__Spatial relation data__:
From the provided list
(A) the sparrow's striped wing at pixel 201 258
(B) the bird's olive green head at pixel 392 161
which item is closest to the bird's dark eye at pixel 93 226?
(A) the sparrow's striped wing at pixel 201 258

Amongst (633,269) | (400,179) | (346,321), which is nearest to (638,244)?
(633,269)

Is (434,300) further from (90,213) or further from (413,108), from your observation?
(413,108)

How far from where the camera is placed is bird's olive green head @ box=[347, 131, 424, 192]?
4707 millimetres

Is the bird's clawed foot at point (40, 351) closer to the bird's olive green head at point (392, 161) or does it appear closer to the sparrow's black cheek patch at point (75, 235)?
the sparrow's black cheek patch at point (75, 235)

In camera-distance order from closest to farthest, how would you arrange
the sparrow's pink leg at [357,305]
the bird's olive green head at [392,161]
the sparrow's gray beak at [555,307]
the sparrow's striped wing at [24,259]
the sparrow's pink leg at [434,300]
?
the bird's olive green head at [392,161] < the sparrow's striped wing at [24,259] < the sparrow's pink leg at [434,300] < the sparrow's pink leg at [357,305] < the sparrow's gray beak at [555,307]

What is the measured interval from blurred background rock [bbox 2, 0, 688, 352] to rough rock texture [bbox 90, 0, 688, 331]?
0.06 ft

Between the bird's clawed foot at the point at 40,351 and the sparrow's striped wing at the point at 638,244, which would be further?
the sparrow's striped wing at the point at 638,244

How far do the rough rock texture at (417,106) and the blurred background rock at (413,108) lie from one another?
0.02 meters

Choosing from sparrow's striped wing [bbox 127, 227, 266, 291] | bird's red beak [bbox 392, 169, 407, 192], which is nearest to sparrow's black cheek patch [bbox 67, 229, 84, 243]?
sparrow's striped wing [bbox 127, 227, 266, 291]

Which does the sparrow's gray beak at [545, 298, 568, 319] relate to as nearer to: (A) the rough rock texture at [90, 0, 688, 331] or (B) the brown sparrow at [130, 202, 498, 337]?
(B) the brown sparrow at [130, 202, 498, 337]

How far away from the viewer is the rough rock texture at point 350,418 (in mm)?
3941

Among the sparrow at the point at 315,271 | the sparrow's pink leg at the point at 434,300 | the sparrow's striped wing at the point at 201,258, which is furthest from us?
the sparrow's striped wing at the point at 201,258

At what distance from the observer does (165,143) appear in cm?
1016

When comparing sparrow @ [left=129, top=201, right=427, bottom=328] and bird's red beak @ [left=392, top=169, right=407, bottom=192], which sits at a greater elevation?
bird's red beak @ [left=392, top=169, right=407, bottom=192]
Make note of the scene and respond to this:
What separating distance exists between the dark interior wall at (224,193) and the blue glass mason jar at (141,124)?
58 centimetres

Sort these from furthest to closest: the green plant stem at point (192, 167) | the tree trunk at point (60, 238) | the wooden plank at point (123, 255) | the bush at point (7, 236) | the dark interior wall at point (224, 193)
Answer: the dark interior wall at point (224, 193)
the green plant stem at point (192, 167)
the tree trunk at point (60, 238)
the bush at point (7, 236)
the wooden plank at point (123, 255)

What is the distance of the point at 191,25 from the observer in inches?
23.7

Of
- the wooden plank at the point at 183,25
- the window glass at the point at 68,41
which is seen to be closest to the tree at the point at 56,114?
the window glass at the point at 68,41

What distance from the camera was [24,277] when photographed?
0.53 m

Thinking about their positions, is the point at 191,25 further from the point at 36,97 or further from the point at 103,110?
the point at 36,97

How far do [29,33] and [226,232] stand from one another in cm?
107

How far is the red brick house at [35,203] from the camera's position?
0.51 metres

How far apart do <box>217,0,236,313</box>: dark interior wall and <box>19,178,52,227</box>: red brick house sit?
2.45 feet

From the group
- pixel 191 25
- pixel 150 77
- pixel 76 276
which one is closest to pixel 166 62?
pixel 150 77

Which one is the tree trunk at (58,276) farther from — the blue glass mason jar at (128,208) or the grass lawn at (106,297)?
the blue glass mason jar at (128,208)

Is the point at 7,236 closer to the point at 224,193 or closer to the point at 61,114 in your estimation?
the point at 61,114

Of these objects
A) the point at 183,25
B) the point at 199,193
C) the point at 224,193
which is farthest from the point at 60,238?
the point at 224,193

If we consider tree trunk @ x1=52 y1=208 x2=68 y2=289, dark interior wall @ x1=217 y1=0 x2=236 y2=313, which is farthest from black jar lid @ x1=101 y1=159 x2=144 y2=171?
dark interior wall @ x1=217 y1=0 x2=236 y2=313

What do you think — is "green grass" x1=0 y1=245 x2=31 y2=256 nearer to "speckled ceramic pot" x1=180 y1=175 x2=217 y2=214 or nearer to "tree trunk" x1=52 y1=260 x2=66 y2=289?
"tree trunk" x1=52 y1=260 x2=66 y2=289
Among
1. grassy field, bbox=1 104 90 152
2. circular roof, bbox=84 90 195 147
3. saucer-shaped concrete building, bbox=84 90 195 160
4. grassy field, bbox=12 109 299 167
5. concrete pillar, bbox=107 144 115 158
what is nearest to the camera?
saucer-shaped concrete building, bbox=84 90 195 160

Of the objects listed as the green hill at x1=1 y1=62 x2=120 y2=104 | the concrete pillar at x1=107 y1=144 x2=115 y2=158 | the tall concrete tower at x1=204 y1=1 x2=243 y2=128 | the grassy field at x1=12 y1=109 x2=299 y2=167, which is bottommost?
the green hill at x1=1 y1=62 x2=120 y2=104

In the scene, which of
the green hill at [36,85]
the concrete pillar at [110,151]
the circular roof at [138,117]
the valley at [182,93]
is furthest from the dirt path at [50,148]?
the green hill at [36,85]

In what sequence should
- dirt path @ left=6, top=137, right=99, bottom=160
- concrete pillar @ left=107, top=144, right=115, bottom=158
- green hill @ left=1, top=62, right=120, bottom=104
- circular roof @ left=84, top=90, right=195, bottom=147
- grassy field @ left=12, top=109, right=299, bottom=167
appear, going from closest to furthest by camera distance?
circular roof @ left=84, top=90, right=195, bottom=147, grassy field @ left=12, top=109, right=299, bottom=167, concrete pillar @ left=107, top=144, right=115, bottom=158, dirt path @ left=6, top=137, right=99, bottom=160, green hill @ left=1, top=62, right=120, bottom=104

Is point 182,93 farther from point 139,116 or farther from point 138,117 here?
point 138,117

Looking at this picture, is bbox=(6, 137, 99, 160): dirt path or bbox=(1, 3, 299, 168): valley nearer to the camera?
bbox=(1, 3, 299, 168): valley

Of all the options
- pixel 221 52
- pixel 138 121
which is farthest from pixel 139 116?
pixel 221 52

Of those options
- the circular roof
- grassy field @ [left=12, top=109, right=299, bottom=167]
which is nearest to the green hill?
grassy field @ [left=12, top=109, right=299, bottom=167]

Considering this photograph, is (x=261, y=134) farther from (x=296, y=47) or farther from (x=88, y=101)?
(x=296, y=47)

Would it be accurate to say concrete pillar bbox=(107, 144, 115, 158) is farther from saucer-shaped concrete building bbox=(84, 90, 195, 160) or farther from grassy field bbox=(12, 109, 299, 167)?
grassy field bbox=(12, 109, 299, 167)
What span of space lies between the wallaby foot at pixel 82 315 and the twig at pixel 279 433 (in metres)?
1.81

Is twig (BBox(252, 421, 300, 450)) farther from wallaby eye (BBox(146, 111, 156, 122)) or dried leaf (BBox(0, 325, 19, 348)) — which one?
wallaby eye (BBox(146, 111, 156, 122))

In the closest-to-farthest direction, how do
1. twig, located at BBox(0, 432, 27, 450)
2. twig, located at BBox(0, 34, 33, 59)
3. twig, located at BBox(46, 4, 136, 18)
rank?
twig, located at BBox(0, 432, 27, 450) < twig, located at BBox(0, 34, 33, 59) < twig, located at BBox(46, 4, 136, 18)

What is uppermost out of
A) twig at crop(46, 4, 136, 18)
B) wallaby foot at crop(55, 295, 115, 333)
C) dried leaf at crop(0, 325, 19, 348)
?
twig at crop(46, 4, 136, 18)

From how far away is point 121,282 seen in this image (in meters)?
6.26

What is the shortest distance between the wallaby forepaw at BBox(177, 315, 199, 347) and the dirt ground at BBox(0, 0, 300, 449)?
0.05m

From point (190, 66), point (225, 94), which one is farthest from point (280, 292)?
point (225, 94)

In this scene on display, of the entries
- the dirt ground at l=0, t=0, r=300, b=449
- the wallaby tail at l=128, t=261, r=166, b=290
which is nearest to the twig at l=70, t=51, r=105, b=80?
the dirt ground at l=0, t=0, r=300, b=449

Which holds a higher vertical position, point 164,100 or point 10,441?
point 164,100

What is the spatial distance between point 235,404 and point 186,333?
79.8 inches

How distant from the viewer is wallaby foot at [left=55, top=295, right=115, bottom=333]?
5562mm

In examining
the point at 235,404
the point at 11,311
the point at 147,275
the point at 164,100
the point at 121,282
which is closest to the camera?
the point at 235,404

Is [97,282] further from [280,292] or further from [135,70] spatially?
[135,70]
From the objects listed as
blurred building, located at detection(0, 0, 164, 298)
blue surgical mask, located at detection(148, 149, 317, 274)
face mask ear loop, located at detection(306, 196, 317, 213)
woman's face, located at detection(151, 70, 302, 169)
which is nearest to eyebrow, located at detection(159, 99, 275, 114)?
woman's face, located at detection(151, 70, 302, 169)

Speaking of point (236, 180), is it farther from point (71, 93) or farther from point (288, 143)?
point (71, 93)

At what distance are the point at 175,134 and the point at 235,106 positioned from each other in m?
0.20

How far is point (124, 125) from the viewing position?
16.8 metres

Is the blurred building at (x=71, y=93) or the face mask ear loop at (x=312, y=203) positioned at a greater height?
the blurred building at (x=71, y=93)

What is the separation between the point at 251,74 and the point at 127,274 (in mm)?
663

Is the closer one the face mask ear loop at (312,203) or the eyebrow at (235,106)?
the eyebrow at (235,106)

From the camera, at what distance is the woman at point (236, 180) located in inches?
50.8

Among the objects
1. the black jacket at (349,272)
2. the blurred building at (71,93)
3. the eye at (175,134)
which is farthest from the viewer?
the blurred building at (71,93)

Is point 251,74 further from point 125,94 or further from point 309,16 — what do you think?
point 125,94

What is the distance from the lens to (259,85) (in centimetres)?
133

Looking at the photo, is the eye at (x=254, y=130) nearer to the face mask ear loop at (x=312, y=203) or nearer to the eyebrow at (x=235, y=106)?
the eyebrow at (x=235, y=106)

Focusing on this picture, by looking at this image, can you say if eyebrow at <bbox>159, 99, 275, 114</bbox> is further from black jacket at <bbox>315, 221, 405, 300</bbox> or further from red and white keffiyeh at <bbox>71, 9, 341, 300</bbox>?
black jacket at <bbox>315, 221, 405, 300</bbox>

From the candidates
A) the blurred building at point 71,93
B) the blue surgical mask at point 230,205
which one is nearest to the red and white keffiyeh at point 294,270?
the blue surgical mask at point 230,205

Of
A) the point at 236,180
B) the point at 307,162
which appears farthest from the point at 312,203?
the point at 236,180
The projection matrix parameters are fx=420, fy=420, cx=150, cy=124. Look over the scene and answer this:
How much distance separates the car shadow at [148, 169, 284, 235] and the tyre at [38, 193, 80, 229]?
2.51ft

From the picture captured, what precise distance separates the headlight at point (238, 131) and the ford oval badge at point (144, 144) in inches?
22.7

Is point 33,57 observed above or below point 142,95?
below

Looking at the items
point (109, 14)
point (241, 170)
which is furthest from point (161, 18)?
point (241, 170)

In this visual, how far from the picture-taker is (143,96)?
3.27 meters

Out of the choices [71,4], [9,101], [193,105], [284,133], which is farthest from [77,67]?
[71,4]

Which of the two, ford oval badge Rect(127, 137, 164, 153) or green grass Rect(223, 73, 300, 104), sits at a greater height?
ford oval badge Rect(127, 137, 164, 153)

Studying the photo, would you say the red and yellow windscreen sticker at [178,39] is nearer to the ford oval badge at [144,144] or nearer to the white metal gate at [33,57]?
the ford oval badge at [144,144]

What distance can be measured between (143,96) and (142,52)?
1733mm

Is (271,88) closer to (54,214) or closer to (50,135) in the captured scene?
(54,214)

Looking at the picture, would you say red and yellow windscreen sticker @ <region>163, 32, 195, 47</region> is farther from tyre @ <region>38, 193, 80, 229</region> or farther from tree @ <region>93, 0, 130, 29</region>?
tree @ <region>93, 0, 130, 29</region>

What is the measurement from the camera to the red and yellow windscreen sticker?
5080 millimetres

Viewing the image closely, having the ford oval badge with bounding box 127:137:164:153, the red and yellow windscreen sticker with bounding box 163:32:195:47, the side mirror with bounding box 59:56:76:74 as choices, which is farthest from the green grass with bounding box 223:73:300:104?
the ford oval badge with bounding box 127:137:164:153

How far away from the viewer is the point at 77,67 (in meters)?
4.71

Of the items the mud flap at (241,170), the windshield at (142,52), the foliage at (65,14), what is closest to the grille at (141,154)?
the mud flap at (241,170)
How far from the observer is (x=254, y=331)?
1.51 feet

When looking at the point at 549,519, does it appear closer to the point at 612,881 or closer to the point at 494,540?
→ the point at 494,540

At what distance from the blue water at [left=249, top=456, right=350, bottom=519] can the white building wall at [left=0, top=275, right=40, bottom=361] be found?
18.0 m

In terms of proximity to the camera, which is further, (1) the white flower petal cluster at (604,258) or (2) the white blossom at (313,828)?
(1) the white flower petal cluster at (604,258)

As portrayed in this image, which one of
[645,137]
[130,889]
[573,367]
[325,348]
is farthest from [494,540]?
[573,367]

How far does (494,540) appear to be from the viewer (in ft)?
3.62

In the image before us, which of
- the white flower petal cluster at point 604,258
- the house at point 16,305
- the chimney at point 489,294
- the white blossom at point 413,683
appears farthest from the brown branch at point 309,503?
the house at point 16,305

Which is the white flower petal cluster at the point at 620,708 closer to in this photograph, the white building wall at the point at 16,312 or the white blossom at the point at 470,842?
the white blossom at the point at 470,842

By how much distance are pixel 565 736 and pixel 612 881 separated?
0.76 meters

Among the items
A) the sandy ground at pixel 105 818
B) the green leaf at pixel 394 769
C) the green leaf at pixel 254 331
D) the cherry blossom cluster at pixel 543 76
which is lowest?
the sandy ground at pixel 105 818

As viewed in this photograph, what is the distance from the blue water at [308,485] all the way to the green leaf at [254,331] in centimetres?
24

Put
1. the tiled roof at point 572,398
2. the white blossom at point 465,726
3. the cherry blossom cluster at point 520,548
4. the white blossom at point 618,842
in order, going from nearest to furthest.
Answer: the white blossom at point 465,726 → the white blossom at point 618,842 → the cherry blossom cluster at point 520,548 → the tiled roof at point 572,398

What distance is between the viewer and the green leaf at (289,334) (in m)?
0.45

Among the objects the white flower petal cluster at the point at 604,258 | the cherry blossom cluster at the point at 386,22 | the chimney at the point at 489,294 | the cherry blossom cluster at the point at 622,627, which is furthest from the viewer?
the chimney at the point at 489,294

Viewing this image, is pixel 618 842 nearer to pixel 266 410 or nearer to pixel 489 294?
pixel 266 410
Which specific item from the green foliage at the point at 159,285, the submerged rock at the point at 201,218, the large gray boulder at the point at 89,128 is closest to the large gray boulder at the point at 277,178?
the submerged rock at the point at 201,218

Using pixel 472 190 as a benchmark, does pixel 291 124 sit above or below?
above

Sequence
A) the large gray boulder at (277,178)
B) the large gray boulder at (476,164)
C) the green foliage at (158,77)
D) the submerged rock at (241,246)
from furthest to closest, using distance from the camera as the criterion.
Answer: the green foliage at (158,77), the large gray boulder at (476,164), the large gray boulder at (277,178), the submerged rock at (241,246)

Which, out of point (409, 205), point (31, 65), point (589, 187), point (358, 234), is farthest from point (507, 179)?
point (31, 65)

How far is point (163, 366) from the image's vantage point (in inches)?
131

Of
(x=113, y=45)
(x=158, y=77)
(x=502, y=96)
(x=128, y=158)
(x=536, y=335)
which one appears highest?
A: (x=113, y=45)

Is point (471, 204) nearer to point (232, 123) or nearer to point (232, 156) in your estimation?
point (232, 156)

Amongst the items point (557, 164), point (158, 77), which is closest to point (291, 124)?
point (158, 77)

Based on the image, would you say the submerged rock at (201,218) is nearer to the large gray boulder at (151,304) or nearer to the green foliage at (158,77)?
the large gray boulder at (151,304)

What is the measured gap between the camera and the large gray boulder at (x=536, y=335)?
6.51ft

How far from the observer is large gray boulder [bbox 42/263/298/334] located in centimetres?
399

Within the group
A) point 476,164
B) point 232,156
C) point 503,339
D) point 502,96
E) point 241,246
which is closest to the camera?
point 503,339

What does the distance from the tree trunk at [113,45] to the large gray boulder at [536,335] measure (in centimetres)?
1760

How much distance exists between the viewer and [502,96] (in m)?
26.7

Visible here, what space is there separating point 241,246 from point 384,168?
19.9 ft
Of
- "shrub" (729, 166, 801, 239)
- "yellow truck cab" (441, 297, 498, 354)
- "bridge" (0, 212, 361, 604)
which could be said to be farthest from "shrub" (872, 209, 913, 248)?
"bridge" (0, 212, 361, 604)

__What you will do__:
Rewrite the entries between the line containing "From point (190, 66), point" and the line containing "16.8 metres", inclusive, as a numbered list, dropping any blank lines.

__Task result__:
1. From point (190, 66), point (225, 94), which one is farthest from point (280, 292)?
2. point (225, 94)
3. In this scene on display, of the entries
4. - the dirt ground at l=0, t=0, r=300, b=449
5. - the wallaby tail at l=128, t=261, r=166, b=290
6. which is nearest to the twig at l=70, t=51, r=105, b=80?
7. the dirt ground at l=0, t=0, r=300, b=449
8. Which holds a higher vertical position, point 164,100 or point 10,441?
9. point 164,100
10. What is the spatial distance between point 235,404 and point 186,333?
11. 79.8 inches
12. How distant from the viewer is wallaby foot at [left=55, top=295, right=115, bottom=333]?
13. 5562mm
14. In examining
15. the point at 235,404
16. the point at 11,311
17. the point at 147,275
18. the point at 164,100
19. the point at 121,282
20. which is closest to the camera?
21. the point at 235,404
22. Is [97,282] further from [280,292] or further from [135,70] spatially?
23. [135,70]
24. From the objects listed as
25. blurred building, located at detection(0, 0, 164, 298)
26. blue surgical mask, located at detection(148, 149, 317, 274)
27. face mask ear loop, located at detection(306, 196, 317, 213)
28. woman's face, located at detection(151, 70, 302, 169)
29. which is nearest to eyebrow, located at detection(159, 99, 275, 114)?
30. woman's face, located at detection(151, 70, 302, 169)
31. Speaking of point (236, 180), is it farther from point (71, 93) or farther from point (288, 143)?
32. point (71, 93)
33. At what distance are the point at 175,134 and the point at 235,106 positioned from each other in m?
34. 0.20
35. How far is point (124, 125) from the viewing position?
36. 16.8 metres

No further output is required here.